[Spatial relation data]

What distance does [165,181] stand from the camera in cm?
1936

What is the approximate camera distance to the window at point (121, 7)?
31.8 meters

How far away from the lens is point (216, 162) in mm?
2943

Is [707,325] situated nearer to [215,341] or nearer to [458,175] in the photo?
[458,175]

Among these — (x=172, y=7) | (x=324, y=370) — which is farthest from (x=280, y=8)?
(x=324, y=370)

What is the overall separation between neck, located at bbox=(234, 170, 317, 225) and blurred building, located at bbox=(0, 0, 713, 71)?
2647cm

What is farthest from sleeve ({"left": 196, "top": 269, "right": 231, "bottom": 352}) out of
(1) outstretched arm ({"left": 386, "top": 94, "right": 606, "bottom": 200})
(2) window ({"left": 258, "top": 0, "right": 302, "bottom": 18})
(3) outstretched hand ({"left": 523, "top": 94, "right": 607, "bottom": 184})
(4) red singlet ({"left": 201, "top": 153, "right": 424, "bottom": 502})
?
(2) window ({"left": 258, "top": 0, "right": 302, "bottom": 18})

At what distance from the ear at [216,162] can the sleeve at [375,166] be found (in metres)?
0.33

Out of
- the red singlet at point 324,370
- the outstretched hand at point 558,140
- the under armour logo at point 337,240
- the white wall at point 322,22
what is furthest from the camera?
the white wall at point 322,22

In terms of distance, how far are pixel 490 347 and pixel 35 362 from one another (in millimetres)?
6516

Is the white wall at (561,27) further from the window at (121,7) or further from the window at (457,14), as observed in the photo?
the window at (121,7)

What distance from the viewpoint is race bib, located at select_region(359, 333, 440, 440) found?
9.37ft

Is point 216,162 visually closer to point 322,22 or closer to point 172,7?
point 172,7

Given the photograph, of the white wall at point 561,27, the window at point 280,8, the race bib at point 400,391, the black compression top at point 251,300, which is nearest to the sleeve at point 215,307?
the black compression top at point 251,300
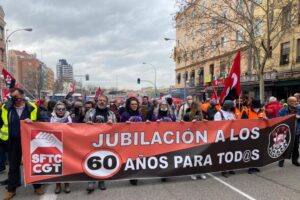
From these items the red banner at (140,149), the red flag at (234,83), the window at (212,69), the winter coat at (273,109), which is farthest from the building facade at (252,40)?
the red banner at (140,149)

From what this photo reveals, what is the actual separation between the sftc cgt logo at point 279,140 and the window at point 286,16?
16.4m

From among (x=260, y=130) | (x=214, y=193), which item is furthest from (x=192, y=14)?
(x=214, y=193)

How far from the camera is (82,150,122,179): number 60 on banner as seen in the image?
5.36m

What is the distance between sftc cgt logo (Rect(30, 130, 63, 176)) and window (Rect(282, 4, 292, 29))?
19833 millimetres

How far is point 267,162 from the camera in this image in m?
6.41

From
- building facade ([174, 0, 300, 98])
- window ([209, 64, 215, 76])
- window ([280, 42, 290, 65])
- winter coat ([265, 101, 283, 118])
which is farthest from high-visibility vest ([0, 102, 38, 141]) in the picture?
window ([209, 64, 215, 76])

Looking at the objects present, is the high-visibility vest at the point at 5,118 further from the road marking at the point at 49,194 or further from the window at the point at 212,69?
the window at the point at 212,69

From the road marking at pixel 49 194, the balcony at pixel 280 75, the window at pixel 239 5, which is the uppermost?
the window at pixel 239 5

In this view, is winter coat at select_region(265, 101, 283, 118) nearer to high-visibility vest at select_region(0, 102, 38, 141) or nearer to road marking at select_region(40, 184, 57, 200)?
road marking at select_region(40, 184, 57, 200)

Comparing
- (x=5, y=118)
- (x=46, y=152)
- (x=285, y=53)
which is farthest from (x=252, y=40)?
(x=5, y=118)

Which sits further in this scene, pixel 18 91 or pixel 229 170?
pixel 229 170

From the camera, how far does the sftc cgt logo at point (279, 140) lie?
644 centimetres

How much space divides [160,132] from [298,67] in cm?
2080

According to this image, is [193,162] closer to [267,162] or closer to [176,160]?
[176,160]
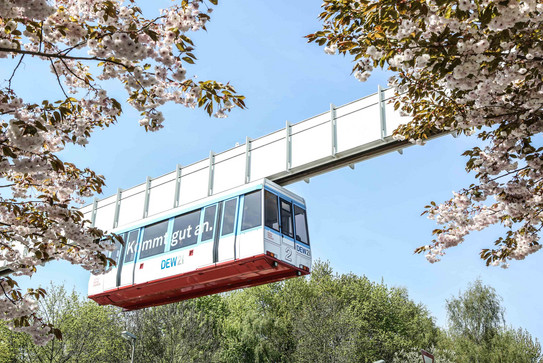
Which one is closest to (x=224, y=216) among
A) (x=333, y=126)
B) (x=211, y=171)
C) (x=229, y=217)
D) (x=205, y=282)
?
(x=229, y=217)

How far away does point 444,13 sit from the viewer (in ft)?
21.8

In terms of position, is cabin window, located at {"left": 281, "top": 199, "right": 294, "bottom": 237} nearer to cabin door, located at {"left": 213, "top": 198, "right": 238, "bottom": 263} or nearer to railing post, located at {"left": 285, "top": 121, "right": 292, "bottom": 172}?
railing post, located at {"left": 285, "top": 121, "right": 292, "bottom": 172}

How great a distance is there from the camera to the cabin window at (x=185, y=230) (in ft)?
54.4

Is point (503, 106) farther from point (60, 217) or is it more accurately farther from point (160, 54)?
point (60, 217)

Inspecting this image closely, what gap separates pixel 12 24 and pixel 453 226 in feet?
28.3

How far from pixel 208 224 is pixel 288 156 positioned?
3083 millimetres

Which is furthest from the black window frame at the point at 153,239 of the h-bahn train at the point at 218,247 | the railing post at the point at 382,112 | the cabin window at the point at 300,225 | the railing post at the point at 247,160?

==

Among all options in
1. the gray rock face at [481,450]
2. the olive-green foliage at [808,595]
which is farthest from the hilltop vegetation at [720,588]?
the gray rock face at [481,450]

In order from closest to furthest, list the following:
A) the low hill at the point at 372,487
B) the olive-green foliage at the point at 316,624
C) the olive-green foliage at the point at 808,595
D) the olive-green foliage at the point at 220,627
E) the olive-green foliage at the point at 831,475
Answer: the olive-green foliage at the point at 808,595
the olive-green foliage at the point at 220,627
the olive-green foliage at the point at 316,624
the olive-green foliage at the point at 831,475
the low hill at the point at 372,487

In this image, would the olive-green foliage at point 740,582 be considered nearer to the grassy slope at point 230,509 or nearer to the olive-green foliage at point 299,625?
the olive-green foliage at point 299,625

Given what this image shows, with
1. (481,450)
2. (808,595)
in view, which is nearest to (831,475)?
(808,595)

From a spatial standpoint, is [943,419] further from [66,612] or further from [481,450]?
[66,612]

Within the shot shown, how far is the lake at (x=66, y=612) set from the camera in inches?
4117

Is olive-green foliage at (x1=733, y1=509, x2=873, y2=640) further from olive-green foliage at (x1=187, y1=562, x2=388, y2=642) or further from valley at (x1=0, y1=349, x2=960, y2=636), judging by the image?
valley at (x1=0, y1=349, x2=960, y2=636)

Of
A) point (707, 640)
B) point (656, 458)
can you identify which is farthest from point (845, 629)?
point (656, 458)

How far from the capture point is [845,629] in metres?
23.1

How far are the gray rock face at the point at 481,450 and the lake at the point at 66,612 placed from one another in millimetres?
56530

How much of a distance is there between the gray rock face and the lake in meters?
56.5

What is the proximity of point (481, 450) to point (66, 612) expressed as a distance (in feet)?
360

...

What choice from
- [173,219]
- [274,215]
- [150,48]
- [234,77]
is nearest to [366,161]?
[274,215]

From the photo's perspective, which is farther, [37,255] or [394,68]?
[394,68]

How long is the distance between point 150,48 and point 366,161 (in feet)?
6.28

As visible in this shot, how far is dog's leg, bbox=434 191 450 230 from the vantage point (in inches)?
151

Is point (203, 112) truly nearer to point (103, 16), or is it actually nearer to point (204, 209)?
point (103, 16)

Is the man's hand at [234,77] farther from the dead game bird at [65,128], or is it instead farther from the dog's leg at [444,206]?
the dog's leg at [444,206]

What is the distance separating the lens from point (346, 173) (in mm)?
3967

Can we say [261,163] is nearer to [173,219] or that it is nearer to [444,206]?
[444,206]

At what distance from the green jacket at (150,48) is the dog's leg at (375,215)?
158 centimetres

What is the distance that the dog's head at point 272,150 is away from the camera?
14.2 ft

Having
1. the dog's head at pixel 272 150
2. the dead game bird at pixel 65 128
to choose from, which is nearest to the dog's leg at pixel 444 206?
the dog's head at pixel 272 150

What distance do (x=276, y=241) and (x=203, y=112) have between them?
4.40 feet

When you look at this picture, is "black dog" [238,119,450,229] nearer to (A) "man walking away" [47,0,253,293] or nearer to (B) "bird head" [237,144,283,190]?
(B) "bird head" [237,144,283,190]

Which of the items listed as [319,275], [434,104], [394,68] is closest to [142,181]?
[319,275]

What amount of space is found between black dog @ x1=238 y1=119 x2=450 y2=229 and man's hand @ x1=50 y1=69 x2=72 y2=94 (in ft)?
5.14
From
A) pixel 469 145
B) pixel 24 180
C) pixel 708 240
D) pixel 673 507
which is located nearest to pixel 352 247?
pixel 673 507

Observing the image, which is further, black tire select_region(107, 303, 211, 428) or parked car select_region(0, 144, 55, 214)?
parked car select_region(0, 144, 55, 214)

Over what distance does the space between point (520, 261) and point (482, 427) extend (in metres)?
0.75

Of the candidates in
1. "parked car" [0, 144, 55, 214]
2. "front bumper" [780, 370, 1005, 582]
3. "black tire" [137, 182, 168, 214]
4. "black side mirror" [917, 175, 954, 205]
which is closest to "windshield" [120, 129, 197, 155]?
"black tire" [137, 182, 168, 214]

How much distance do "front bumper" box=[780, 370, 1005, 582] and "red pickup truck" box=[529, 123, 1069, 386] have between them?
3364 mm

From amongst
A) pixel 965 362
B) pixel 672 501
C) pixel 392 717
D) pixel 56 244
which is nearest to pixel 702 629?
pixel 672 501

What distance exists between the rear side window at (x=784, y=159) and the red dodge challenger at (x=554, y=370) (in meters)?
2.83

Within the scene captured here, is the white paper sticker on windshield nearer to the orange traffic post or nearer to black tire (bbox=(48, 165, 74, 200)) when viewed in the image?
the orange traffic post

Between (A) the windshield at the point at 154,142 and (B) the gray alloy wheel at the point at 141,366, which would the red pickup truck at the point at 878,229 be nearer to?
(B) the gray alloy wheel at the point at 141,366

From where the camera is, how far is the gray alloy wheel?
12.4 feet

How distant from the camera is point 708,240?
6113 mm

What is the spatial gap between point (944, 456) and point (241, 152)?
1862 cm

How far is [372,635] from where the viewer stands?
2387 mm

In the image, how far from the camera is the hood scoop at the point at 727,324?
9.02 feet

Exercise brief: List every line of the entries above that contains the string "traffic", treating uppercase and lowercase as different.

Exercise response:
Within the scene captured here, is the white paper sticker on windshield nearer to the orange traffic post or nearer to black tire (bbox=(48, 165, 74, 200)) when viewed in the image?
the orange traffic post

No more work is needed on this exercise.